Friday, May 17, 2019

Why They Tell You Not to Use Adjectives in Your Poems (5.16.19)

At this week's W@1 session, talk wandered into a technical issue about use of modifiers in poems, especially in descriptive passages.  Inevitably, one writer quoted a former creative writing instructor's admonishment to get the adjectives out of your poems and to use language that's "concrete" and "active."  And everybody nodding in agreement around the table--all those who almost weekly deploy weak verbs and noun modifiers with abandon!--seemed to accept this prohibition without much reflection.

That got me to thinking about why teachers of writing of all kinds dismiss the lowly adjective and adverb.  I remember my own writing teachers saying the same thing, like they were delivering a commandment for the tablet.  I also remember thinking that if I can't qualify this noun with some adjective or other, or that verb with some kind of adverb, how am I supposed to convey what I'm describing?  

Nobody ever explained why I shouldn't drop modifiers in front of the nouns and verbs of my poems.  They just implied that it's not good writing.  If anybody ever called them out about their implications about what "good writing" is and why it doesn't make room for modifiers, most arguments I've heard just fall back on (or into) a kind of speechless, "Well, one simply knows good writing when one sees it, and it avoids adjectives."  Like pornography, I guess.

Enough rant.  I've been thinking about why adjectives preceding nouns and adverbs preceding verbs make for weak poems.  Injudicious use of certain modifiers is a little like trying to make somebody understand you by speaking louder.  Or like following up a punch line with "Get it?"  It reveals a fear that your reader won't get it, so you either raise your voice or you "spell it out" for them.  

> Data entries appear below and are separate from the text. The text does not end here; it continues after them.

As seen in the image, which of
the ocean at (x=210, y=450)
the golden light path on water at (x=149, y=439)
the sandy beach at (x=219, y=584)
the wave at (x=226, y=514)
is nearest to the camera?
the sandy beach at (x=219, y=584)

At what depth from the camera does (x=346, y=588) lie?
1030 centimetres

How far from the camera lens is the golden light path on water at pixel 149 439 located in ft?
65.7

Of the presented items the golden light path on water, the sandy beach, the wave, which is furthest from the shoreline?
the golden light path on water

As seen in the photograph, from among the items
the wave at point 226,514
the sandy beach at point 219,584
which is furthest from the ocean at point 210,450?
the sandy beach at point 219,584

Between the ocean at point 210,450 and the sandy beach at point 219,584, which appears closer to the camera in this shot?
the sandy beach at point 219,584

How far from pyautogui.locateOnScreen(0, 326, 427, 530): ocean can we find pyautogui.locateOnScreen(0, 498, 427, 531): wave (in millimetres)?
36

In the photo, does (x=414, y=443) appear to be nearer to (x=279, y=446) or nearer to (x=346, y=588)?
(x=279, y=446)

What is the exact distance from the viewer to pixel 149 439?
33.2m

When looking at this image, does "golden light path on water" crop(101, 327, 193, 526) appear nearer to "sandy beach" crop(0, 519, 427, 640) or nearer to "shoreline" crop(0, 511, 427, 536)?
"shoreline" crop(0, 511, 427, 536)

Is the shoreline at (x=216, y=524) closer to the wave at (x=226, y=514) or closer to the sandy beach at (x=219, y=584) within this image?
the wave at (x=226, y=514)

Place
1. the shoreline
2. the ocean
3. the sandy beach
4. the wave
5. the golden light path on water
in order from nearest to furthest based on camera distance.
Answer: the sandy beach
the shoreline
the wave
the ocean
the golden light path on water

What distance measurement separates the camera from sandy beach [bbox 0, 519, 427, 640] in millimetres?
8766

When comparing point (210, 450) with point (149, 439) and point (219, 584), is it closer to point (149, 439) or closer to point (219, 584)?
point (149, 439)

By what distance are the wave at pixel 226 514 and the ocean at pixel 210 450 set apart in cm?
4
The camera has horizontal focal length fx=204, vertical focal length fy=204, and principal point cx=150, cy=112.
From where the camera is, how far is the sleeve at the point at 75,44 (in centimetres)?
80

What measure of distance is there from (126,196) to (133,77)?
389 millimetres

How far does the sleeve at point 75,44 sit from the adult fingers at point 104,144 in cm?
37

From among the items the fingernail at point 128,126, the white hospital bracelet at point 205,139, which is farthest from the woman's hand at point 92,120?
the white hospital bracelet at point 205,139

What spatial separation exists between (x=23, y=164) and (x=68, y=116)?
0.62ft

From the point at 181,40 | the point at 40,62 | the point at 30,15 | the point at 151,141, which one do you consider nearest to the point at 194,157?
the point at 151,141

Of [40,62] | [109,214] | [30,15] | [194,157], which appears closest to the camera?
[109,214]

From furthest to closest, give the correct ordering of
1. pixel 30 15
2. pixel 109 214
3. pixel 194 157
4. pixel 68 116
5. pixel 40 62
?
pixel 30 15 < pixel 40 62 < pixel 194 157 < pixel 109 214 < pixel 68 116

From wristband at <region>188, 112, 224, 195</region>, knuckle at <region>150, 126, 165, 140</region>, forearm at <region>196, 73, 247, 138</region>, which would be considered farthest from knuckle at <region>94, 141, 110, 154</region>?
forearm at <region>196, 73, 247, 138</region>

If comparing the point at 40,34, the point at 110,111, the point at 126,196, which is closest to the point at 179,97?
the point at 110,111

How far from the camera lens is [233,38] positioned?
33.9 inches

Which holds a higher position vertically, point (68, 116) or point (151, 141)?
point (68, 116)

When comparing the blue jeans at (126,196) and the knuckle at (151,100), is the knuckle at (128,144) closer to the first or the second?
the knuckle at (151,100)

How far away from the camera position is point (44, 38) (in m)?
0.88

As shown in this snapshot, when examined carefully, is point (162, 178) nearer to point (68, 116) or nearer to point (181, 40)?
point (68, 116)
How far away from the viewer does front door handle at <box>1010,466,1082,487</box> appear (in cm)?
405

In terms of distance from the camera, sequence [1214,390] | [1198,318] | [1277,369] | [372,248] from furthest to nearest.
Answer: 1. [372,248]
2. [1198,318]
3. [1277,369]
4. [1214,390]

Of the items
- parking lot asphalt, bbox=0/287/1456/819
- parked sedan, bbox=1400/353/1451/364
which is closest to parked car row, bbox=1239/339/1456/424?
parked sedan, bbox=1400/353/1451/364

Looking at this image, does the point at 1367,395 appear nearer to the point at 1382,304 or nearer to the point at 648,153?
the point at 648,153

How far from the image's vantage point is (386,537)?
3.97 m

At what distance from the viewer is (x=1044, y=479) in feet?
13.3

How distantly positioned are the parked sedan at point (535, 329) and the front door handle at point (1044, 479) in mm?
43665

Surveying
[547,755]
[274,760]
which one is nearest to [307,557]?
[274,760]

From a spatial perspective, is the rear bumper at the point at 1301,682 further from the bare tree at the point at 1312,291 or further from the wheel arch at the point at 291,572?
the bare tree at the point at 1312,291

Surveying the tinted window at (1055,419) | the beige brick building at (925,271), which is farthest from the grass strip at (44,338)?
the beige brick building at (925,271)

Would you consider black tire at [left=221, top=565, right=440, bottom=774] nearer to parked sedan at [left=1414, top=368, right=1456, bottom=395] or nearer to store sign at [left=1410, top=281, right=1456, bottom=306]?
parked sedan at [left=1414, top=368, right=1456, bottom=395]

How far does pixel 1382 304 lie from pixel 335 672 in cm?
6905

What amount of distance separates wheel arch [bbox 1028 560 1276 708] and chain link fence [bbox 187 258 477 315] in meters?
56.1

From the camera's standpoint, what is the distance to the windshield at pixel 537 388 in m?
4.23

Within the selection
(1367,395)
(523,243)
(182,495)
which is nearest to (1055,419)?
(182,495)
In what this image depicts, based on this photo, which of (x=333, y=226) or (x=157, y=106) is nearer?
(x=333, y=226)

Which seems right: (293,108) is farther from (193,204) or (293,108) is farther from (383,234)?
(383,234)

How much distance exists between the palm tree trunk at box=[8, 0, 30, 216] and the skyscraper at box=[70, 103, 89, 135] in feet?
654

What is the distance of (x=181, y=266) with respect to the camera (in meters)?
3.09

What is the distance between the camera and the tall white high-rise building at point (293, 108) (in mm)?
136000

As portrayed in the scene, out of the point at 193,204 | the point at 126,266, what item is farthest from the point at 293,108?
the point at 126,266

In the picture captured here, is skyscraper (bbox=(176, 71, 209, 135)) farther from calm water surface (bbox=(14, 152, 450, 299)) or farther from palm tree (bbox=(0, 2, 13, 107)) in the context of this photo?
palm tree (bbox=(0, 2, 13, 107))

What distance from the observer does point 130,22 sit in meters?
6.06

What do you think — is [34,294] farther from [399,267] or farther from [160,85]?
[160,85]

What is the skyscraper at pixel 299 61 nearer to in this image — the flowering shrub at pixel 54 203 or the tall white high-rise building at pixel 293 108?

Either way, what you're doing when you overuse modifiers is demonstrating your distrust of readers.  More importantly, you're trying to control outcomes.  In other words, you don't trust your reader to see what you saw or feel what you felt in exactly the way that you saw or felt it.  So you pile in the adjectives and adverbs.  

There's some justification for this fear.  A person's experience is . . . personal, to some extent even unique.  Writers, poets especially, work to recapture that uniqueness.  It's only natural that a writer will strive to share the uniqueness of her vision.  It follows that modifiers, when deployed as figurative language, will aid in the recapture, bringing memory closer to the remembered event.  So why is the opposite true?  

An inexperienced writer may assume that his experience, what he has chosen to write about, is personal to the point of complete uniqueness: no one has ever seen the sea the way that I see it now.  An inexperienced writer assumes that the point of a poem is to convey this unique vision for all to see exactly as he has seen it.  And the goal is to prevent readers from seeing it any other way--no, no, that's not what I meant!  That's not how I saw the sea!

But a more experienced writer, who also assumes the uniqueness of her experience, understands (perhaps through the reflection that writing permits) that conveying the unique experience is impossible.  Language can only approximate; it's a very imprecise tool for capturing reality.  Words mean more and less than we want or need them to.  An experienced writer knows that every poem is a failure in this sense, and that piling on modifiers, for instance, merely compounds the failure.  Doing so actually impedes conveyance.  Less is not more, it is liberating.

So what's to be conveyed through a poem, if not your original experience, perception or insight?  If as your reader I'm paying close enough attention, I get to experience your experience of trying to recreate an experience.  What?  What I mean is this: every good poem is the record of its own writing.  The proper reading of every good poem is the experience of or insight into the struggle to create that record.  The original experience--whatever that may have been--is secondary at best, and at an eternal remove from the reader's understanding.

I don't care to see the sea exactly the way you saw it.  Even if I did, I know that I never shall.  Even if I had stood next to you upon that precipice, I couldn't have seen that sea in quite the way you saw it.  I do care to see (i.e., experience through reading) how you've struggled to articulate what you (think) you saw.  The more you try to influence my seeing what you saw in the way that you saw it, the less visible your vision becomes to me.  More modification won't help.  Less is liberating.